Roots of Autism May Be Embedded In Immune System
Autism is generally considered to be a neuropsychiatric disorder. Yet it also seems to involve some immune system abnormalities, suggest new findings reported at the Fourth International Meeting for Autism Research, held in Boston in May.
The abnormalities concern both B cells (which make antibodies) and cytokines (proteins that respond to viruses, bacteria, and other antigens; engage in cross-talk between immune cells and neurons; and affect mood and behavior).
The results come from David Amaral, Ph.D., Judy Van de Water, Ph.D., and co-workers. Amaral, a neuroscientist who specializes in the study of the autistic brain, is research director of the University of California at Davis M.I.N.D. Institute. Van de Water is an immunologist at the M.I.N.D. Institute.
Amaral and a colleague recruited 70 children with autism and 35 normally developing children aged 4 to 6 for their study.
They drew a sample of blood from each subject, examined each sample for the number of B cells present, and then compared the number of B cells in the blood of the autism subjects with the number in the blood of the healthy subjects.
They found about 20 percent more B cells in the blood from the autism subjects than in the blood from the healthy ones.
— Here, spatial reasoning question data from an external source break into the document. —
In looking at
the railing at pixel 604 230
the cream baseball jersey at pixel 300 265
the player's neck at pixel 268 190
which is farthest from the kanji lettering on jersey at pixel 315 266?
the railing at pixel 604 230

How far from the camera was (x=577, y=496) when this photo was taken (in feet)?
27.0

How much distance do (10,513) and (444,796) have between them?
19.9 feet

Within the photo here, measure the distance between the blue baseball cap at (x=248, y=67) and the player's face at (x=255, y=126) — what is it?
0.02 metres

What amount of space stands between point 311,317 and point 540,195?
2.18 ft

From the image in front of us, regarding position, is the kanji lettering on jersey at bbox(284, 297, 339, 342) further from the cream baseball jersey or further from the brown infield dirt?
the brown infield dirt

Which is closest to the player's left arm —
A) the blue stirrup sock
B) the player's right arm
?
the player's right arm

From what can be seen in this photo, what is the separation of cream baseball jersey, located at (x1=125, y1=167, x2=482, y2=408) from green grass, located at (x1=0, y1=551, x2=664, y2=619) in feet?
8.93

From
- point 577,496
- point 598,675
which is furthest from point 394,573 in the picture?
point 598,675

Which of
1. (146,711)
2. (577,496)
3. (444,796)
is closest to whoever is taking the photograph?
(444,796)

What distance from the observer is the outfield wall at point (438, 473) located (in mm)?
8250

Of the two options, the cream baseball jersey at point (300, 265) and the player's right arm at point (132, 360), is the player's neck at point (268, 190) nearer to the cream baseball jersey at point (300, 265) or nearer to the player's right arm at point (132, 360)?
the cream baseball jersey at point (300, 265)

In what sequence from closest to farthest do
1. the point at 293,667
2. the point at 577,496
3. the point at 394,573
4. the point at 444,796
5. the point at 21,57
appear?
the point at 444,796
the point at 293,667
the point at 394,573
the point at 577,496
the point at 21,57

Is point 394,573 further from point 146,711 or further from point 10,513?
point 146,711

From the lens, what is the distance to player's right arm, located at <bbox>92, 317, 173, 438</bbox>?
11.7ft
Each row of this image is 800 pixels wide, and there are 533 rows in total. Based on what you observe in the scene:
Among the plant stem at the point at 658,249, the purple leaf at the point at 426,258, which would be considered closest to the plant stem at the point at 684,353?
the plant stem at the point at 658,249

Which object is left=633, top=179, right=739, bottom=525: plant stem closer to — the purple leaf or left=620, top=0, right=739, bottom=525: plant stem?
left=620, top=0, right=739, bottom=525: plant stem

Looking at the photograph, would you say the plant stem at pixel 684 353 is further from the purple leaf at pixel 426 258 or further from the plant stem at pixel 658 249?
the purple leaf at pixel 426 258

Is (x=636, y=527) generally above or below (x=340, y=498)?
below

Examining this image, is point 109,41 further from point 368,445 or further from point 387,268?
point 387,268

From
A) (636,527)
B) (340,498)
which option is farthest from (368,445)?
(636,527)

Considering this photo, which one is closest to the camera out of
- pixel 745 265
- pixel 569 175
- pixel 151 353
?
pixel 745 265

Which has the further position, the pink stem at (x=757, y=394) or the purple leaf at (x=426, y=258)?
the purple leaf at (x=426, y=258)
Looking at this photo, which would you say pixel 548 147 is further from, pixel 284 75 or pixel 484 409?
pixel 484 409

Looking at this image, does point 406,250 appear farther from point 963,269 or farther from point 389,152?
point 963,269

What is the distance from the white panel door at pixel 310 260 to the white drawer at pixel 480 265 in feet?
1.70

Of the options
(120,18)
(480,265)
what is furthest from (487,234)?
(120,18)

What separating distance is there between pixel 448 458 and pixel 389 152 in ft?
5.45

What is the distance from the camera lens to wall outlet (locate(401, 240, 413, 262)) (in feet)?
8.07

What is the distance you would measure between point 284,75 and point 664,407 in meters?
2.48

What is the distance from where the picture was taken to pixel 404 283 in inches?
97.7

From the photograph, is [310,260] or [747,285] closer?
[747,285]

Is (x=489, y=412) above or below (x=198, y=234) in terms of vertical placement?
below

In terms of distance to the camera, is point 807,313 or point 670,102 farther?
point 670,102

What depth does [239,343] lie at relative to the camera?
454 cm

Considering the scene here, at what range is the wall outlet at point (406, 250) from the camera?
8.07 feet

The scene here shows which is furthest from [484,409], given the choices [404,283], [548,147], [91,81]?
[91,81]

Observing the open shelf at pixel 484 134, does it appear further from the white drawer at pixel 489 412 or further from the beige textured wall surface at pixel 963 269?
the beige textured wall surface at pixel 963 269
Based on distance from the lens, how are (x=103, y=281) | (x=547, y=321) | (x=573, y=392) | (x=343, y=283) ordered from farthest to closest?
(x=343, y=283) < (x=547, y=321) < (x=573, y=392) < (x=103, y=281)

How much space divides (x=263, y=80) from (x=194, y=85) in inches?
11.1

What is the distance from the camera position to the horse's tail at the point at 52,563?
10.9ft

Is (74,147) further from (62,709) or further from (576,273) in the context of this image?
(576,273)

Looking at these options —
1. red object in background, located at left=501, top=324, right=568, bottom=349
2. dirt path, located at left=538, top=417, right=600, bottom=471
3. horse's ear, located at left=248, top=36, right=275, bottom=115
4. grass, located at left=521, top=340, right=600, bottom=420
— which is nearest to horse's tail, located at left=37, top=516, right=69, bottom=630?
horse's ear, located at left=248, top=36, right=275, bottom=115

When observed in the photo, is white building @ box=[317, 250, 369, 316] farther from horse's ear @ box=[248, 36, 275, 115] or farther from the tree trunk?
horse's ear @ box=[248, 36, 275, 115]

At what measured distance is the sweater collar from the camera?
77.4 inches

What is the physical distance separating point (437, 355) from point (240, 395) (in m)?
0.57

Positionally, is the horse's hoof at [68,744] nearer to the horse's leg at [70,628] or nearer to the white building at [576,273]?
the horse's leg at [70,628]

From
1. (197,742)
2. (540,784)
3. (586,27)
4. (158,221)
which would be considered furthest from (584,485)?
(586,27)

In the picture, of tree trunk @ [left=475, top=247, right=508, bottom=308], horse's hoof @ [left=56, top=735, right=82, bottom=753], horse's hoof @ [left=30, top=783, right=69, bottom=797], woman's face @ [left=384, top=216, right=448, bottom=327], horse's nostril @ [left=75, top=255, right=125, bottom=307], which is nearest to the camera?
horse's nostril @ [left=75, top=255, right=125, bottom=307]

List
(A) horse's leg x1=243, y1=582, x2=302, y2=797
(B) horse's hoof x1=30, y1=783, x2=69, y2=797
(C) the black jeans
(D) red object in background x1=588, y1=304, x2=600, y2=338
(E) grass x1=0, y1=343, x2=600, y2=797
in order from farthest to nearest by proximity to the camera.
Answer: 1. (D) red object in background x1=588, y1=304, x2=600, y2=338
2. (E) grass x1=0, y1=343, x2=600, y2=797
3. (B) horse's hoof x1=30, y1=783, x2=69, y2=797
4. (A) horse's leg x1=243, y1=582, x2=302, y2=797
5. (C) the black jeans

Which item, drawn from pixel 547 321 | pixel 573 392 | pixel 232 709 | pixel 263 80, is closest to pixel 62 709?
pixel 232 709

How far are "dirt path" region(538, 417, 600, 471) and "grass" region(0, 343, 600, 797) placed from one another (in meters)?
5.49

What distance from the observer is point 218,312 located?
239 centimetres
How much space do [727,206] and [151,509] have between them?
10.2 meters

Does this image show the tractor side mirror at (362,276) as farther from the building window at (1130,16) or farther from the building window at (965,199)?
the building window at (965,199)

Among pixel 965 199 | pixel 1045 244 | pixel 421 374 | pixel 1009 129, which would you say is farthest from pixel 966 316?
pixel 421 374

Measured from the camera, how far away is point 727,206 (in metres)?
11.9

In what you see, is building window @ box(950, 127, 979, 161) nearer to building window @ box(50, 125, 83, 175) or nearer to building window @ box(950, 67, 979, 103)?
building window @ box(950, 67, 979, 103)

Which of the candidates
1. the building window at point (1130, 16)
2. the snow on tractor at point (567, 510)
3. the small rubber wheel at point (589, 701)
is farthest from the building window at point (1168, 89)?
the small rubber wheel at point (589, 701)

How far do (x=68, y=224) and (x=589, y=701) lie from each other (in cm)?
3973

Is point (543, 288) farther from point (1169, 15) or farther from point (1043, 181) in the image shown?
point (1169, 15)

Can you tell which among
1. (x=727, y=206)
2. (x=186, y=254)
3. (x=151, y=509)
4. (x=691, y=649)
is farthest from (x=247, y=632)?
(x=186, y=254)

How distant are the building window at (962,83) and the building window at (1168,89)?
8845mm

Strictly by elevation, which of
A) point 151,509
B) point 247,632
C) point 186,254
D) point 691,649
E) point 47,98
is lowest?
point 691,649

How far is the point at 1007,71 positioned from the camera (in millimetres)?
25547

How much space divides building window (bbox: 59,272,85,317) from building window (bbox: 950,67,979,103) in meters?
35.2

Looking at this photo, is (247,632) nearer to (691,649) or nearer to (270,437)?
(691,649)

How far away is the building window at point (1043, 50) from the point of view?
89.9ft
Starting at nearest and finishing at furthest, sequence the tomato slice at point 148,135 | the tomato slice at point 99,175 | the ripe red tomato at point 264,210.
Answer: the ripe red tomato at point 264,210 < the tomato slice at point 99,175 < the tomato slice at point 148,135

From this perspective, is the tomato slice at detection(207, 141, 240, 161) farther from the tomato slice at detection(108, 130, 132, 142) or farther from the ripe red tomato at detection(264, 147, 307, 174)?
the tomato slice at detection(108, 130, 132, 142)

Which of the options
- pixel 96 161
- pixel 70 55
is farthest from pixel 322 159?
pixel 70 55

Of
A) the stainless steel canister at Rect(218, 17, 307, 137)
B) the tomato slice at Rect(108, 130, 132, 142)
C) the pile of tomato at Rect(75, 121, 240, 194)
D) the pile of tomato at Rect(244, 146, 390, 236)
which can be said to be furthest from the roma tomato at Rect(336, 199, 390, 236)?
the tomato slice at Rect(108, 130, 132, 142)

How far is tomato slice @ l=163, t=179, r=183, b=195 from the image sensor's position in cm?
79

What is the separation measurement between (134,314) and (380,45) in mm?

Van de Water and her co-workers drew blood samples from autism subjects and from normally developing subjects aged 2 to 5, incubated the blood samples with viral and bacterial antigens, and then determined how many cytokines were produced in the samples in response to the antigens. They found that fewer cytokines were produced in the blood from the autism subjects than in the blood from the healthy ones.
What such immune anomalies mean remains to be determined. For example, might an abnormally large number of B cells in the blood and a decreased response of cytokines to antigen provocation play a role in autism's causation? And if such immune quirks do play a role in the development of autism, is that so in all cases or only in some?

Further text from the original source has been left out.